***** DATA SHOWN *****

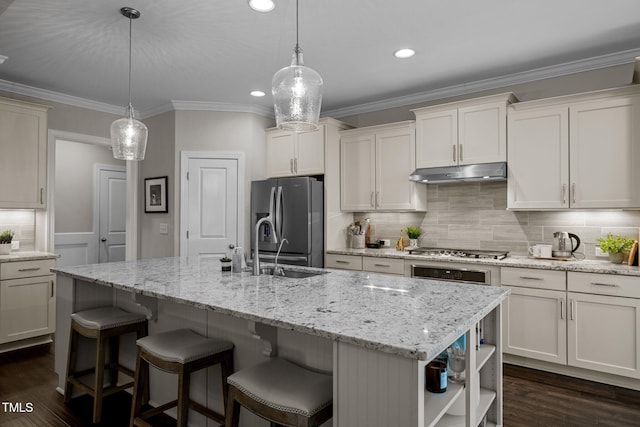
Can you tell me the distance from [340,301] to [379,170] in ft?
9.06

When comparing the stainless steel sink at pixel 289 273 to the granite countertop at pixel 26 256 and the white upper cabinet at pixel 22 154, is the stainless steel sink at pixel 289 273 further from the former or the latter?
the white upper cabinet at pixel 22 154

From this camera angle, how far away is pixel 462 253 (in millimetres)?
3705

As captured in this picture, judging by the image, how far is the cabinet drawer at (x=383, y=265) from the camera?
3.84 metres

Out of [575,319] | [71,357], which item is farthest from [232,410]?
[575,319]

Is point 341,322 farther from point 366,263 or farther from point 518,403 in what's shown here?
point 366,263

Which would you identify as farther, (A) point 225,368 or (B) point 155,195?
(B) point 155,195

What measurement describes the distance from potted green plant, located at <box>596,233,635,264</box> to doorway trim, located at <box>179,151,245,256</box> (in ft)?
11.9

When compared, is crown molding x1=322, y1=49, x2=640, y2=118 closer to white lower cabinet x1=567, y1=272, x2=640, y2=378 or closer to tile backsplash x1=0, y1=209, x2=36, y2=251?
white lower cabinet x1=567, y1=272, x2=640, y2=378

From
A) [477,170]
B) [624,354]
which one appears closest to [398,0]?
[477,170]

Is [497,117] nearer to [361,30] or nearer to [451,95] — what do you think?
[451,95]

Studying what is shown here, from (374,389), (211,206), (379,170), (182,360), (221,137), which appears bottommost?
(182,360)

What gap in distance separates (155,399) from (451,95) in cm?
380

*****

*SHORT EXERCISE*. Put the entries above, starting at the one that contains "Studying what is" and ending at the last entry, into a two-column CSV with the columns input and output. Give one row per entry, with its text under input and its answer under output, each in a single quoted field with line breaks replaced by spaces.

*EXERCISE RESULT*.
input,output
"Studying what is shown here, from (374,389), (211,206), (379,170), (182,360), (221,137), which appears bottommost?","(182,360)"
"What gap in distance separates (155,399) from (451,95) in cm?","380"